## What needs to be done
What is needed is a verbatim copy of the data, minus the pictures.

Materials provided START

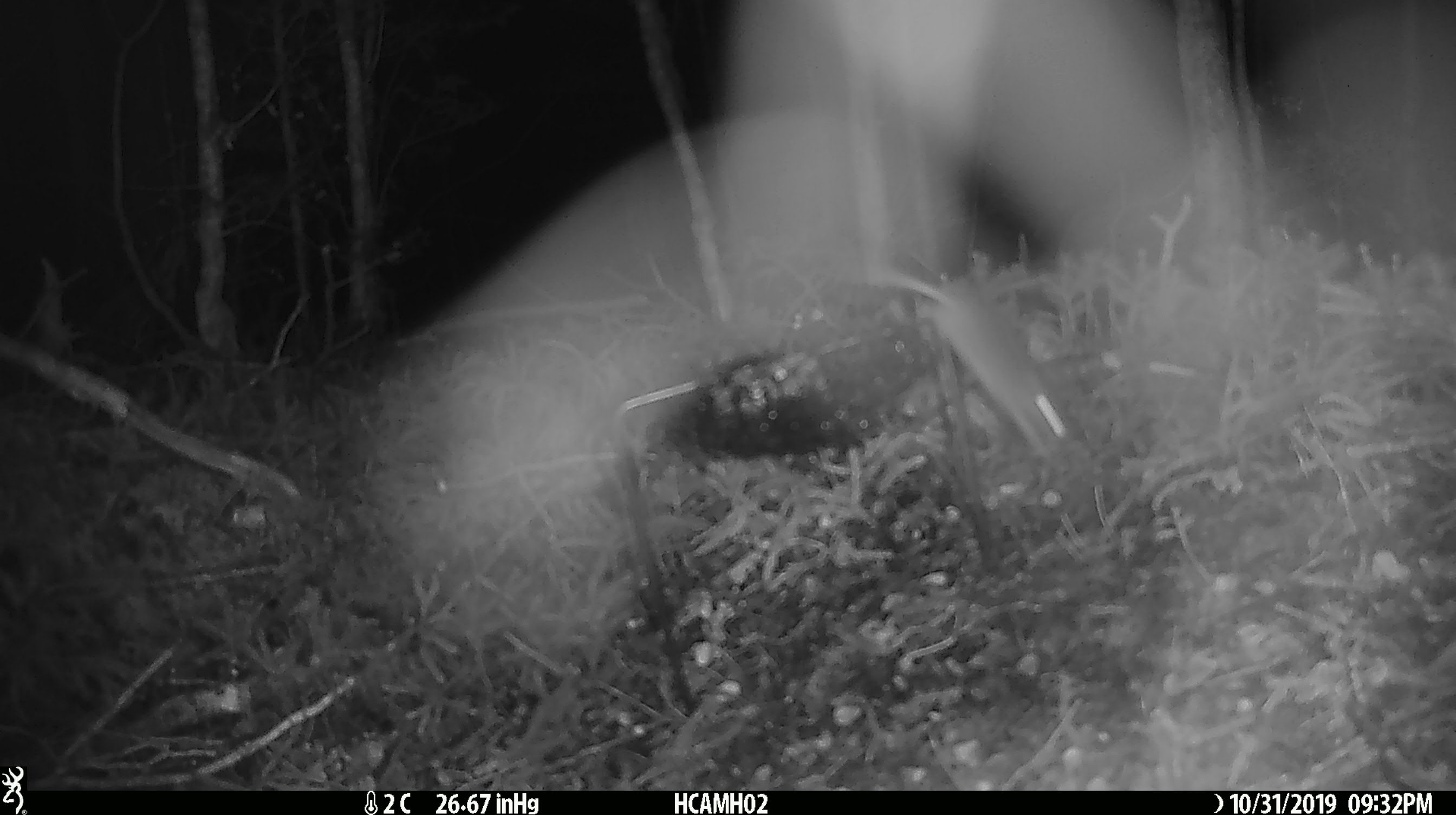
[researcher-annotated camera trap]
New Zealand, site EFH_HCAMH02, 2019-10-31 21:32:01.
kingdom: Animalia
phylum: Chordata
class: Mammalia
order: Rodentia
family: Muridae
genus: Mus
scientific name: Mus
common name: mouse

Materials provided END

## Exercise result
[researcher-annotated camera trap]
New Zealand, site EFH_HCAMH02, 2019-10-31 21:32:01.
kingdom: Animalia
phylum: Chordata
class: Mammalia
order: Rodentia
family: Muridae
genus: Mus
scientific name: Mus
common name: mouse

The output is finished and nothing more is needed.